§ **Assignment**
Restate word for word the lines of the entries below, starting with the line that holds "Topcon Sokkia SET610" and ending with the line that holds "ถาดอาบน้ําแบบพ", and no others.

§ **Provided entries**
┌──

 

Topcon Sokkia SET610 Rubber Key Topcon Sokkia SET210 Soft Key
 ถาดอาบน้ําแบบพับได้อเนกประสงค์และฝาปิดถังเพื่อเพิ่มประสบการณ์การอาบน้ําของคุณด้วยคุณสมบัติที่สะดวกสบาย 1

└──
┌──

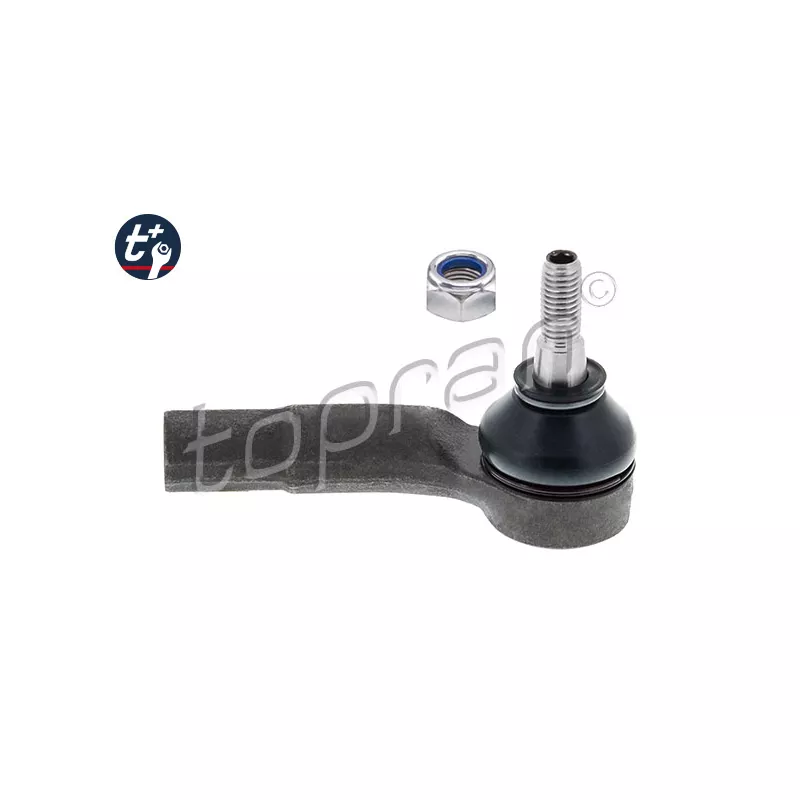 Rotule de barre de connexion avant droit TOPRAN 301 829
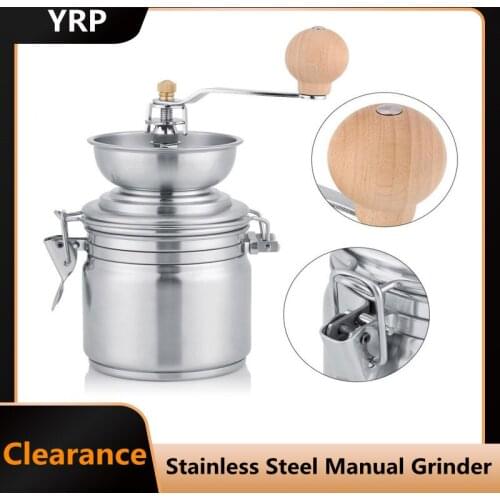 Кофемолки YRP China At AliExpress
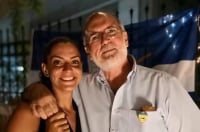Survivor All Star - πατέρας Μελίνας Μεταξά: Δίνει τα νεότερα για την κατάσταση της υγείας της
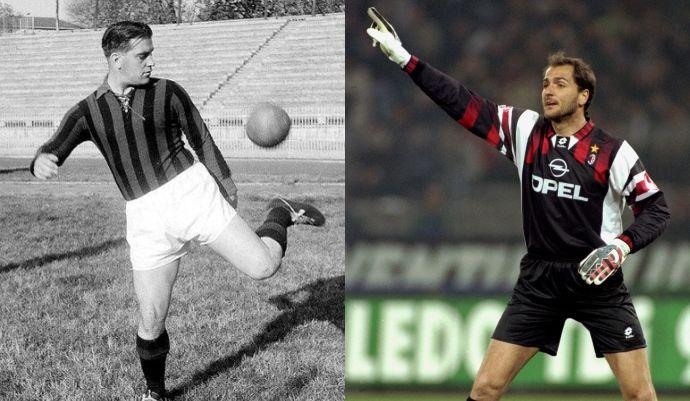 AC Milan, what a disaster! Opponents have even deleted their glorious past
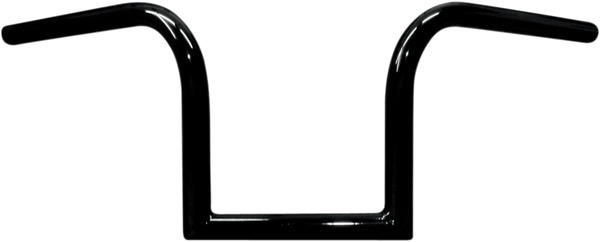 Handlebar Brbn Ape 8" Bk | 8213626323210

└──
┌──

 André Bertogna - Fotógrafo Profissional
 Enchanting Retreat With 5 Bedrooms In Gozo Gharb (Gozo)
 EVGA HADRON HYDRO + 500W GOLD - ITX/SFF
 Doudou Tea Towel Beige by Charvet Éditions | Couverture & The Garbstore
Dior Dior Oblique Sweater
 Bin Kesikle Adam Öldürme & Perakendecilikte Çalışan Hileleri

└──

§ **Response to this task**
Topcon Sokkia SET610 Rubber Key Topcon Sokkia SET210 Soft Key
 ถาดอาบน้ําแบบพับได้อเนกประสงค์และฝาปิดถังเพื่อเพิ่มประสบการณ์การอาบน้ําของคุณด้วยคุณสมบัติที่สะดวกสบาย 1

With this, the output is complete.